## WORK REQUIRED
Transcribe the portion of the overfishing text below between "Overfishing is catching" and "which are discarded.", inclusive.

## EXCERPTED TEXT
Overfishing: Worse than you might think

We have a choice to get fishing right. If we don’t, we’ve got a serious food crisis on our hands.

Amanda Leland Amanda Leland Senior Vice President, Oceans

Of all the threats facing the oceans today, overfishing takes the greatest toll on sea life—and people.

What is overfishing?
Overfishing is catching too many fish at once, so the breeding population becomes too depleted to recover. Overfishing often goes hand-in-hand with wasteful types of commercial fishing that haul in massive amounts of unwanted fish or other animals, which are discarded.

As a result of prolonged and widespread overfishing, nearly a third of the world’s assessed fisheries are now in deep trouble—and that’s likely an underestimate, since many fisheries remain unstudied.

Why does overfishing matter?
Overfishing endangers ocean ecosystems and the billions of people who rely on seafood as a key source of protein. Without sustainable management, our fisheries face collapse—and we face a food crisis.

What leads to overfishing?
Poor fishing management is the primary cause. Around the world, many fisheries are governed by rules that make the problem worse, or have no rules at all.

## INFORMATION

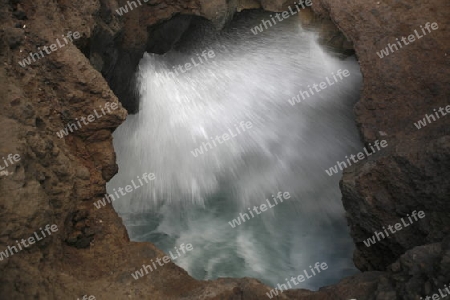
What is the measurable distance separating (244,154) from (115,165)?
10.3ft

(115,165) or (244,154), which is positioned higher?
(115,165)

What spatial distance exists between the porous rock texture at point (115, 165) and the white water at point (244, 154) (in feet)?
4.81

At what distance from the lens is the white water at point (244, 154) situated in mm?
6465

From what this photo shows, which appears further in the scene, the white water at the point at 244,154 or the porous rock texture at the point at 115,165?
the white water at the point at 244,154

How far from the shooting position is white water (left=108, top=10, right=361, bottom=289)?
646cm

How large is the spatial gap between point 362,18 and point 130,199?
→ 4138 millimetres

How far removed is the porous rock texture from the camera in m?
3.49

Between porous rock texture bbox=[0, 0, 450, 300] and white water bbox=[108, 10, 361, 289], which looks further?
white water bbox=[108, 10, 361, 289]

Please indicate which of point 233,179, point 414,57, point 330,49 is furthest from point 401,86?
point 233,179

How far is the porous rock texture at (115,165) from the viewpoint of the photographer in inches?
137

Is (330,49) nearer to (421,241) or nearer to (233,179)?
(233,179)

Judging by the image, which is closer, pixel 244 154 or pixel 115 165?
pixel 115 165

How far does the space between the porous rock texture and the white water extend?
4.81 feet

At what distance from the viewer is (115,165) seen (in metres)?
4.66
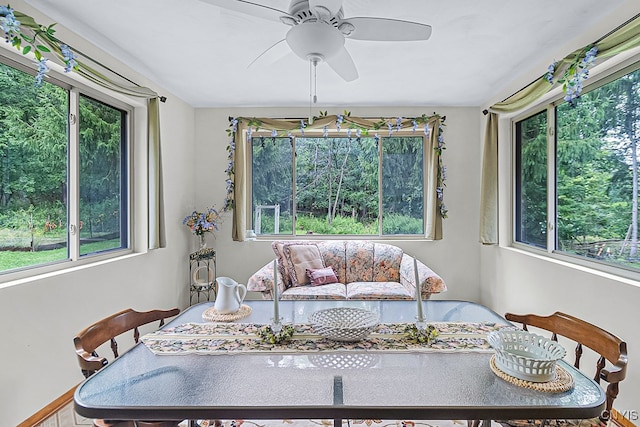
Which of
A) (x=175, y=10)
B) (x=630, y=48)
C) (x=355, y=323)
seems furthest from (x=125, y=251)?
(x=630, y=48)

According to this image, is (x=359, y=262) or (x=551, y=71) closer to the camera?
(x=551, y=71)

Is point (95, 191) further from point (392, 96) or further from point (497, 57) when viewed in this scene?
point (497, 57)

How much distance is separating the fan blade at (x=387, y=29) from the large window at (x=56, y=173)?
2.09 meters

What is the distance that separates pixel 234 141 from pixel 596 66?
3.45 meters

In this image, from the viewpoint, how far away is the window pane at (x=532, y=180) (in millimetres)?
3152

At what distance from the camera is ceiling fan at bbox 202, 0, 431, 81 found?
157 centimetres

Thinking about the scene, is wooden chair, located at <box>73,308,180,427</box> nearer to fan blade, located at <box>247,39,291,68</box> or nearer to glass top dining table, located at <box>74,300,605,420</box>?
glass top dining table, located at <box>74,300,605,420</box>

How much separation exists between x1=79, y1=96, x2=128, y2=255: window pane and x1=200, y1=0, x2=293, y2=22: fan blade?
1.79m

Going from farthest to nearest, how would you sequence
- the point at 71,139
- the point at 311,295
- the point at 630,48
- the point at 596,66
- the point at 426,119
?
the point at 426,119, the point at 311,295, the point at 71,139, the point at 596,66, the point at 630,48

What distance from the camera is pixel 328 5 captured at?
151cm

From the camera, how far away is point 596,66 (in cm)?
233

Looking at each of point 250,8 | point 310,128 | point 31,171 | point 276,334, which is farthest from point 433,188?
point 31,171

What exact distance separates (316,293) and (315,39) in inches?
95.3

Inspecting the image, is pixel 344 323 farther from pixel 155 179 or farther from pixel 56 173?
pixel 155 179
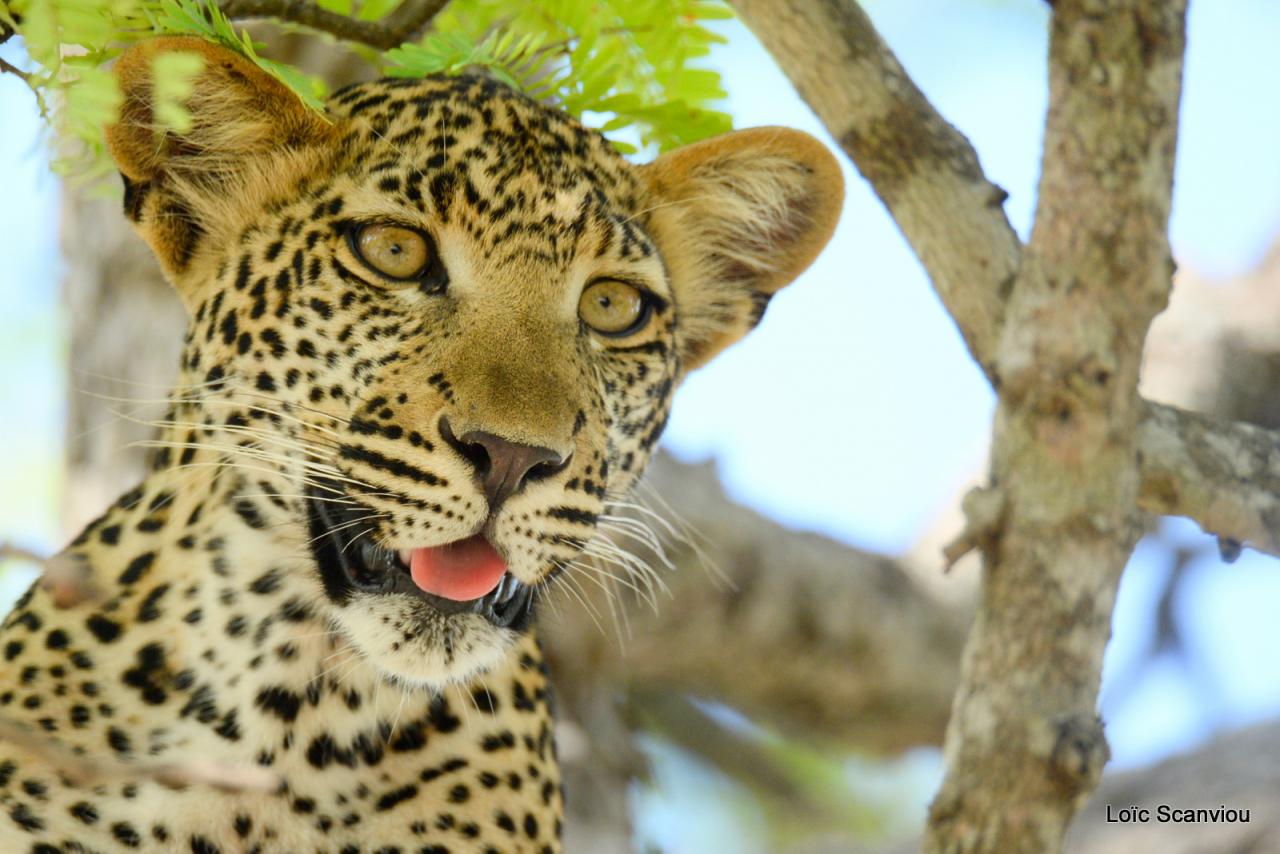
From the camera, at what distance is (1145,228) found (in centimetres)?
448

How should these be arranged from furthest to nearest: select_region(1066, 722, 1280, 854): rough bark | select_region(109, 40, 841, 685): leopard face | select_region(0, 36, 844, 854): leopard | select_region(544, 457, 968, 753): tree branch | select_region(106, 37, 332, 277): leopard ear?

## RESULT FOR THIS EXERCISE
Overfishing is catching too many fish at once, so the breeding population becomes too depleted to recover. Overfishing often goes hand-in-hand with wasteful types of commercial fishing that haul in massive amounts of unwanted fish or other animals, which are discarded.